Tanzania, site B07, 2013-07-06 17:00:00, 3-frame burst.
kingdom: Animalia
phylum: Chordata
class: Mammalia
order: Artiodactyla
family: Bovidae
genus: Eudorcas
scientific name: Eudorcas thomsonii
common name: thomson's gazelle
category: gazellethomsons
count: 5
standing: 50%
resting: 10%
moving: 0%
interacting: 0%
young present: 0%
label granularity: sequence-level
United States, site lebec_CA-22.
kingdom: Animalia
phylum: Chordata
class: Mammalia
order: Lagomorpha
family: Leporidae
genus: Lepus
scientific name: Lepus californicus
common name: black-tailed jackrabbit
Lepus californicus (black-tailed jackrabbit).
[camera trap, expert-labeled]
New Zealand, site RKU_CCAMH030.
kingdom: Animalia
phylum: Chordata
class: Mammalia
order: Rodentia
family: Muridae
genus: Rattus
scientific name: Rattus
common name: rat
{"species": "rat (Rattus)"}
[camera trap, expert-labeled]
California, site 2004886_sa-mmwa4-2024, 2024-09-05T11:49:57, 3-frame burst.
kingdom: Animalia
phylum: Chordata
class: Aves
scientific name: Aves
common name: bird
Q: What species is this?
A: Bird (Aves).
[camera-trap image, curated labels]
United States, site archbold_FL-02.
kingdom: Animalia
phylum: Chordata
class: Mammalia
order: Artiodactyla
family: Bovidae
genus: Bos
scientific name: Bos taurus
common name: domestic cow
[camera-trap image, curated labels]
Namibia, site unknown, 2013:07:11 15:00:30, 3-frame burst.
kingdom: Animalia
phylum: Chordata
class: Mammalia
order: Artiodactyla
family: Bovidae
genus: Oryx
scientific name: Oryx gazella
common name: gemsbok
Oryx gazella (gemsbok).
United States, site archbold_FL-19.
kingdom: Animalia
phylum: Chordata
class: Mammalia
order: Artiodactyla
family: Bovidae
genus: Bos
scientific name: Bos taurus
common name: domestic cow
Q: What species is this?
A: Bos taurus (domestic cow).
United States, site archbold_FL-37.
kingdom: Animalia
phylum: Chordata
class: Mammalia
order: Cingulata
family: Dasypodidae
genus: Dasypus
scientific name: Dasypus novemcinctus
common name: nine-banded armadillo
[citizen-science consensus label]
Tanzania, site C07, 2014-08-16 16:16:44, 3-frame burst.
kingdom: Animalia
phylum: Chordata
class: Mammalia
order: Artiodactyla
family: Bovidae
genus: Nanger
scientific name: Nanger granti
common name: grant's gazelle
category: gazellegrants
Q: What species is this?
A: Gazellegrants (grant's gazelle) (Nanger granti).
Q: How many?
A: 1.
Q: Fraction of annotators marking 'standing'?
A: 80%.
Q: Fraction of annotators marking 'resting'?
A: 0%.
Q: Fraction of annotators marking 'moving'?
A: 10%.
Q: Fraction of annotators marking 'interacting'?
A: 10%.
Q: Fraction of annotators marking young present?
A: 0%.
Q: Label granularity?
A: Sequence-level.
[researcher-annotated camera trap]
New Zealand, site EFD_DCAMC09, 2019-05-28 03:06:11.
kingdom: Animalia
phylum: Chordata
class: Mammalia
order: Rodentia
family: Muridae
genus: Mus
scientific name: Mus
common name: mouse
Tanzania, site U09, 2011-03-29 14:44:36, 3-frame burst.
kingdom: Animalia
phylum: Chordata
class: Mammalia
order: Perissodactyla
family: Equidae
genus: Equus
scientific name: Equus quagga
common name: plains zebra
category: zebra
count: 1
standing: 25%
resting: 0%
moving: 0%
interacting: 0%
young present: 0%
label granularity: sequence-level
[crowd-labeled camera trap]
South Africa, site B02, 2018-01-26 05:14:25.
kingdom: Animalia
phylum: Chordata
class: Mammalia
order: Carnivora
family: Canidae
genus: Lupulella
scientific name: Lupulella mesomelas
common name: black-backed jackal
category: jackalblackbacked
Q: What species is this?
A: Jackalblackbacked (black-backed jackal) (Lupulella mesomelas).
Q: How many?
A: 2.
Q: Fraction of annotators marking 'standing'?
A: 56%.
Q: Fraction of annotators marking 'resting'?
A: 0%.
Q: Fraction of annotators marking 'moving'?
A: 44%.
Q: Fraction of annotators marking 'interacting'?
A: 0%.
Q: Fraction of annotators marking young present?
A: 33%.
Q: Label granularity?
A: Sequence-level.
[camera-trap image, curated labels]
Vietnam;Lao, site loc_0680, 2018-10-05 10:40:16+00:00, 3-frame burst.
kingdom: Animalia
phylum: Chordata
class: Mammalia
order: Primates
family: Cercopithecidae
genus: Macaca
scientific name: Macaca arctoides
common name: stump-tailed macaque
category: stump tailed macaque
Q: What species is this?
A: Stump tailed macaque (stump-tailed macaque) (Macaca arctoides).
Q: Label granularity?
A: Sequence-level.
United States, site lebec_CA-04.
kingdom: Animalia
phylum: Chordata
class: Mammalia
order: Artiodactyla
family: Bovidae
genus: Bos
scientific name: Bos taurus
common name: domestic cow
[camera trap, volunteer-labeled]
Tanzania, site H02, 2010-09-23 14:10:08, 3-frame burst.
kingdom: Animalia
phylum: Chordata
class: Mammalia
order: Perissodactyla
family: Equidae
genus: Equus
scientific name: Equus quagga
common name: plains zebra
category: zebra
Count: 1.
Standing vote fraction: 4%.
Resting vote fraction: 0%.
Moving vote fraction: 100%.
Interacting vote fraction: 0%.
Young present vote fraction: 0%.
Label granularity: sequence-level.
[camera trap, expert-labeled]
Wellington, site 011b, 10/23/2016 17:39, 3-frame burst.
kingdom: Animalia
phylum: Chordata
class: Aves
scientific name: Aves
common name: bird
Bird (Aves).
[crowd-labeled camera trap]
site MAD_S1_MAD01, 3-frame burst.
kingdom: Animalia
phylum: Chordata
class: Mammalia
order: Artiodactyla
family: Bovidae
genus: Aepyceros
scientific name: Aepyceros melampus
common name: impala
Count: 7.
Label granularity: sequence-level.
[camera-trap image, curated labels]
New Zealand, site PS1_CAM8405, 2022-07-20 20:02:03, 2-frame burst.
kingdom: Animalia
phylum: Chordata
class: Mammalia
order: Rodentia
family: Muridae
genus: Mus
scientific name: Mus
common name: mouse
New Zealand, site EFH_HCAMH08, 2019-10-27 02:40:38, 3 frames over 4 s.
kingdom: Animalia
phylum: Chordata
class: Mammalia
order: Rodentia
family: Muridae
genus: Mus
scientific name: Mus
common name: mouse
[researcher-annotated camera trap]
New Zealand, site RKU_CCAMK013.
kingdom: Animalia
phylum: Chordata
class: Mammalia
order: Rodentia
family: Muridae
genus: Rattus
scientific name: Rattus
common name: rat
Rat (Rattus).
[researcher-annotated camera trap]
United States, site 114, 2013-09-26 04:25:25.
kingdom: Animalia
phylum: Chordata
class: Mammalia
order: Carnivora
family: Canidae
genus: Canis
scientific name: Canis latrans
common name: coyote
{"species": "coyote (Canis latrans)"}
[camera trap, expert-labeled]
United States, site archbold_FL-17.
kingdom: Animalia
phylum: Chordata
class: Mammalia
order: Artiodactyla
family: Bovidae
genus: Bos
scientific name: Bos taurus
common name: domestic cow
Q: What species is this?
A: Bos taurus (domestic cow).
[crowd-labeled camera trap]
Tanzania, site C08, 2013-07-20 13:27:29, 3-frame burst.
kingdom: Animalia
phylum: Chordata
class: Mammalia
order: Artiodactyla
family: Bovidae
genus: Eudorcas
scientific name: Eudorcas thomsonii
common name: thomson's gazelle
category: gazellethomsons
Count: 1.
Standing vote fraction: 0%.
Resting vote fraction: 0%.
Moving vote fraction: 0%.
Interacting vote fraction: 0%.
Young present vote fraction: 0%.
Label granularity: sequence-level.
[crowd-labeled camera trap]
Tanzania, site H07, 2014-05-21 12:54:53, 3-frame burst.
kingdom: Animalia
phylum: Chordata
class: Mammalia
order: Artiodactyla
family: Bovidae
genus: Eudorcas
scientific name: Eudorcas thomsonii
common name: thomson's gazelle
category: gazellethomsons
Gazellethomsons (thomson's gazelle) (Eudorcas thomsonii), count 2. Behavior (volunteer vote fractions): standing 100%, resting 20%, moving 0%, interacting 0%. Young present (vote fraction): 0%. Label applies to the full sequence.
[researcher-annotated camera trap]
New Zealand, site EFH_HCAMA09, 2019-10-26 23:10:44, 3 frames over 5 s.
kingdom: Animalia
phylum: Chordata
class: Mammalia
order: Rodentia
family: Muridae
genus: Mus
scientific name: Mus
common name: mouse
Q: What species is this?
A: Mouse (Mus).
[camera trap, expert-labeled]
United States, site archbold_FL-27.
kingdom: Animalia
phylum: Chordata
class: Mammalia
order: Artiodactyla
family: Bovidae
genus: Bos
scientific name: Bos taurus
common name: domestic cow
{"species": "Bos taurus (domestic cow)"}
---*---
**WHAT IS EXPECTED**:
Say how many lines in the entries include the string "Zealand", and write nothing besides that number.

**EXERCISE OUTPUT**:
6